Milano Cortina 2026 Olympics – Bobsleigh – 4-man Heat 1 – Cortina Sliding Centre, Cortina d’Ampezzo, Italy – February 21, 2026. Adam Edelman of Israel, Menachem Chen of Israel, Uri Zisman of Israel, Omer Katz of Israel in action during Heat 1. Photo: REUTERS/Athit Perawongmetha

Italy’s state broadcaster RAI was forced to apologize to the Jewish community on Saturday after an off‑air remark advising its producers to “avoid” the Israeli crew was broadcast before coverage of the Four-Man bobsleigh event at the Winter Olympics.

The head of RAI’s sports division had already resigned earlier in the week after his error-ridden commentary at the Milano Cortina 2026 opening ceremony two weeks ago triggered a revolt among its journalists.

On Saturday, viewers heard “Let’s avoid crew number 21, which is the Israeli one” and then “no, because …” before the sound was cut off.

RAI CEO Giampaolo Rossi said the incident represented a “serious” breach of the principles of impartiality, respect and inclusion that should guide the public broadcaster.

He added that RAI had opened an internal inquiry to swiftly determine any responsibility and any potential disciplinary procedures.

In a separate statement RAI’s board of directors condemned the remark as “unacceptable.”

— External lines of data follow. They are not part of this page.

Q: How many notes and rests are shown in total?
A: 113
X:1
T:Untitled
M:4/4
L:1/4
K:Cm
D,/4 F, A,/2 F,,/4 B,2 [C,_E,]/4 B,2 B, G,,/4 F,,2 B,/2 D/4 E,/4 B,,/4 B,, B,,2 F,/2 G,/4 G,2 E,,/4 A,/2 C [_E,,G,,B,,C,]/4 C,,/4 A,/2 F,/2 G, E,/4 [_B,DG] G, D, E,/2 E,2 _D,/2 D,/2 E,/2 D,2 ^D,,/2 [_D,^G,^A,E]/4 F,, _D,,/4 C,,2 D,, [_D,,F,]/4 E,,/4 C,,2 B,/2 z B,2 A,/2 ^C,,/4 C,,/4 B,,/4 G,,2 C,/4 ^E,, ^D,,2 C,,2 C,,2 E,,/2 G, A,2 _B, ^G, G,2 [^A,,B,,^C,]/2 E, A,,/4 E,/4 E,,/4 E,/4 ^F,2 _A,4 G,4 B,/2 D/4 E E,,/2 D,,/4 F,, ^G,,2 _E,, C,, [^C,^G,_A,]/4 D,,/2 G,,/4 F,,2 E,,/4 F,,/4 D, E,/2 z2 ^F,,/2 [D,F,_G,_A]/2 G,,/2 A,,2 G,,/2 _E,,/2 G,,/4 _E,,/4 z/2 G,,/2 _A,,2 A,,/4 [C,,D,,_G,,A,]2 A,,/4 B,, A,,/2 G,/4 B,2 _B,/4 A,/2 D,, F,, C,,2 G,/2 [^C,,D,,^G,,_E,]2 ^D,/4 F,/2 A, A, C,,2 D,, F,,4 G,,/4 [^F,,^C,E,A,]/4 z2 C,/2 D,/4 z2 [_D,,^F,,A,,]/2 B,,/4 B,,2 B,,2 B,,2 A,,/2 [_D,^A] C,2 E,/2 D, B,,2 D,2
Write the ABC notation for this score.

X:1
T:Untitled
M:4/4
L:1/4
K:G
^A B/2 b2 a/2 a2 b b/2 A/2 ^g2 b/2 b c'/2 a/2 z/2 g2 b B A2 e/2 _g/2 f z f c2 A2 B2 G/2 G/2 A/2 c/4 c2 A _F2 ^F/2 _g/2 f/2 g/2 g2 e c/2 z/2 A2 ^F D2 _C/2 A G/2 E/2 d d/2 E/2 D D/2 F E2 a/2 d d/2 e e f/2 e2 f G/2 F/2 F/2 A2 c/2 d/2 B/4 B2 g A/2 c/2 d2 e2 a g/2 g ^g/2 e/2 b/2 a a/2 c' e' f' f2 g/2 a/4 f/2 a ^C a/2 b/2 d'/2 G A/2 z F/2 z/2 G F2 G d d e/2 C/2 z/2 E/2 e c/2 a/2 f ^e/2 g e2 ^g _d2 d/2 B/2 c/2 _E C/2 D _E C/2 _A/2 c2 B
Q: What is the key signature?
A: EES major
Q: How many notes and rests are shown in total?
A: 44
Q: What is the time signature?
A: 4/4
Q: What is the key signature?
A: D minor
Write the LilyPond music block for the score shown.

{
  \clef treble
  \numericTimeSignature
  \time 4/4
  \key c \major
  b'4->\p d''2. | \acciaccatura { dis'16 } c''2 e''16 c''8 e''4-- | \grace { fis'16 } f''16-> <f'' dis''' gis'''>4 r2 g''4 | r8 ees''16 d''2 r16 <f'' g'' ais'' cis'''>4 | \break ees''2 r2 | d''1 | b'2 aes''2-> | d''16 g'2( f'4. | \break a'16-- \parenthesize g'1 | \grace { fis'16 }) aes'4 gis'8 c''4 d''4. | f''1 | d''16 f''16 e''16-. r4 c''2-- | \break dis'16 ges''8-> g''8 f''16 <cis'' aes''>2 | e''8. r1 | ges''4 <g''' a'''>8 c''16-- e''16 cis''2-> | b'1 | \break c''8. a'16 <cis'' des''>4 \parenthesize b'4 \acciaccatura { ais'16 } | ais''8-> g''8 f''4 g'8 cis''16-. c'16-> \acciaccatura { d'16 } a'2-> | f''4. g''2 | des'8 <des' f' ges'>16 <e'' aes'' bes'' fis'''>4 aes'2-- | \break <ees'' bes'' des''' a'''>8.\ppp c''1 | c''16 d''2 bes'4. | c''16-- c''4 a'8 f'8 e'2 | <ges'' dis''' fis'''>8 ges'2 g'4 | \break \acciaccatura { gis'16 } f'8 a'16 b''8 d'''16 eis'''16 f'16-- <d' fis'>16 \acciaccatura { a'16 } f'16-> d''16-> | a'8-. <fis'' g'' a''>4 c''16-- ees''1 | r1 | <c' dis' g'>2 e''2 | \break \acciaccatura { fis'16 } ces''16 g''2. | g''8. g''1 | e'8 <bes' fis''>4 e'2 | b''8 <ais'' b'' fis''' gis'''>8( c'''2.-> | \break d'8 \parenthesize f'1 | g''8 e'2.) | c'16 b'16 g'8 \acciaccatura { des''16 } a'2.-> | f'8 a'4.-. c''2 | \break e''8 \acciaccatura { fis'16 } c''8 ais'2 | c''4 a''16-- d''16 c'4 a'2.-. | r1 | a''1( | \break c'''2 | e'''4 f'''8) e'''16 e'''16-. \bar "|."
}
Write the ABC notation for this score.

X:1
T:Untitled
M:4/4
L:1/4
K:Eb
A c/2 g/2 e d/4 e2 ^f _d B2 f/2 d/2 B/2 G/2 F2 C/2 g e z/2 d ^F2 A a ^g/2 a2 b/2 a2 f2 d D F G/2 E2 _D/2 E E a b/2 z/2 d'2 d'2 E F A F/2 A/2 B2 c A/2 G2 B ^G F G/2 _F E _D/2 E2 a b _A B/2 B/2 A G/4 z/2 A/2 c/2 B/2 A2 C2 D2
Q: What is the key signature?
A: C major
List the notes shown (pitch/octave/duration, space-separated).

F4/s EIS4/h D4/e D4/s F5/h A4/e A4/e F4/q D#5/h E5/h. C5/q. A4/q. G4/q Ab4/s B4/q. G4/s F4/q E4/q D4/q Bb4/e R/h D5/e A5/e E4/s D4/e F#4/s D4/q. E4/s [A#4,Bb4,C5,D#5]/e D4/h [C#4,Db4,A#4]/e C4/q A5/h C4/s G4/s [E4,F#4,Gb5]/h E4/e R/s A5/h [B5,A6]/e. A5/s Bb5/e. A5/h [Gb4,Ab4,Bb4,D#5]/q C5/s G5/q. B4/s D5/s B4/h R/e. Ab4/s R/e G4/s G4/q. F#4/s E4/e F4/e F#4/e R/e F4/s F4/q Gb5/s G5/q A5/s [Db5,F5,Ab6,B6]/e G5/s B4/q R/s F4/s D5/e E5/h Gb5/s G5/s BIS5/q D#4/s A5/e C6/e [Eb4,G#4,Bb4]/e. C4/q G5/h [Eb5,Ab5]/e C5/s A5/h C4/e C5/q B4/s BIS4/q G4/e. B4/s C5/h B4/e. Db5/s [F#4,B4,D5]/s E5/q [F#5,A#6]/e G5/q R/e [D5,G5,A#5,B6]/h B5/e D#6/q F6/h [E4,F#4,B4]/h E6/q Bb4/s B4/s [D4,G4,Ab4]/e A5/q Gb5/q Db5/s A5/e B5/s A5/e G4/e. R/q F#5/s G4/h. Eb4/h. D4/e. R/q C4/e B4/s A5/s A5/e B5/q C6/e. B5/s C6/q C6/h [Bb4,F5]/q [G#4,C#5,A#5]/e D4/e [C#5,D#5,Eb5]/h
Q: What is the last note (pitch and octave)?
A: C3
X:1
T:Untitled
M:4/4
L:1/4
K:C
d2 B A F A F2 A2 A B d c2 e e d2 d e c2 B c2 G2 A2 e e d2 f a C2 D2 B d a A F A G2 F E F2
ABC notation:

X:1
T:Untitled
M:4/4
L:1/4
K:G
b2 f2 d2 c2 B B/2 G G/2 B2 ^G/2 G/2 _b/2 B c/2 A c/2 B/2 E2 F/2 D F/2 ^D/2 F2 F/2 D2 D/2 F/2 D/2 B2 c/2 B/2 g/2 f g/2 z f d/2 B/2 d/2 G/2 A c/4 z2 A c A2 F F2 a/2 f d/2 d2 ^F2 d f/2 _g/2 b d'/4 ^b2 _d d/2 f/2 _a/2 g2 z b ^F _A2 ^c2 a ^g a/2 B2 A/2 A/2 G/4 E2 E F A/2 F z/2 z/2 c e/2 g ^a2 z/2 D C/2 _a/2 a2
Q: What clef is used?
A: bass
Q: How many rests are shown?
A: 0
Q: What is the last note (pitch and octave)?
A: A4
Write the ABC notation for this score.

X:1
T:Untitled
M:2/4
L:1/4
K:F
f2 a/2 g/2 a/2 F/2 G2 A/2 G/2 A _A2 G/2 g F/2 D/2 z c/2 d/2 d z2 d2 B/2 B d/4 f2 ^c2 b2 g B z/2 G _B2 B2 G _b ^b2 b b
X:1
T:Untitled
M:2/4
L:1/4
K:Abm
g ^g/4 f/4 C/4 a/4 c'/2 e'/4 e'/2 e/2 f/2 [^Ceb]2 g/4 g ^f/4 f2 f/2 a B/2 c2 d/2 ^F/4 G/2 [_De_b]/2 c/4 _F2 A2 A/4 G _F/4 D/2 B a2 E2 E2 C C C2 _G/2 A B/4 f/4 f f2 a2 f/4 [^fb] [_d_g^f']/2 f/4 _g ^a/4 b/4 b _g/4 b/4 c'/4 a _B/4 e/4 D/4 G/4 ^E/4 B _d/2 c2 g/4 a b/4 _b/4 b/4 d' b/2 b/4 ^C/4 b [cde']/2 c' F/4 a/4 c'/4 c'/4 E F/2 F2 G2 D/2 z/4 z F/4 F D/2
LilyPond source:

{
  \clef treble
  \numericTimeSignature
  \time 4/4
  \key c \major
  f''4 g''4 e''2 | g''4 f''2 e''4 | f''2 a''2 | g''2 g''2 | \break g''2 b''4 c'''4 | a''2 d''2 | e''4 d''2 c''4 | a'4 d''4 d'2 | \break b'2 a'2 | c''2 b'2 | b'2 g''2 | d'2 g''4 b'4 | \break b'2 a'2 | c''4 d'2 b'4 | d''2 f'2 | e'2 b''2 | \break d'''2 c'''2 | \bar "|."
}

The board apologized to the Jewish community, the athletes involved and all viewers who felt offended.

RAI is the country’s largest media organization and operates national television, radio and digital news services.

The union representing RAI journalists, Usigrai, had said Paolo Petrecca’s opening ceremony commentary had dealt “a serious blow” to the company’s credibility.

His missteps included misidentifying venues and public figures, and making comments about national teams that were widely criticized.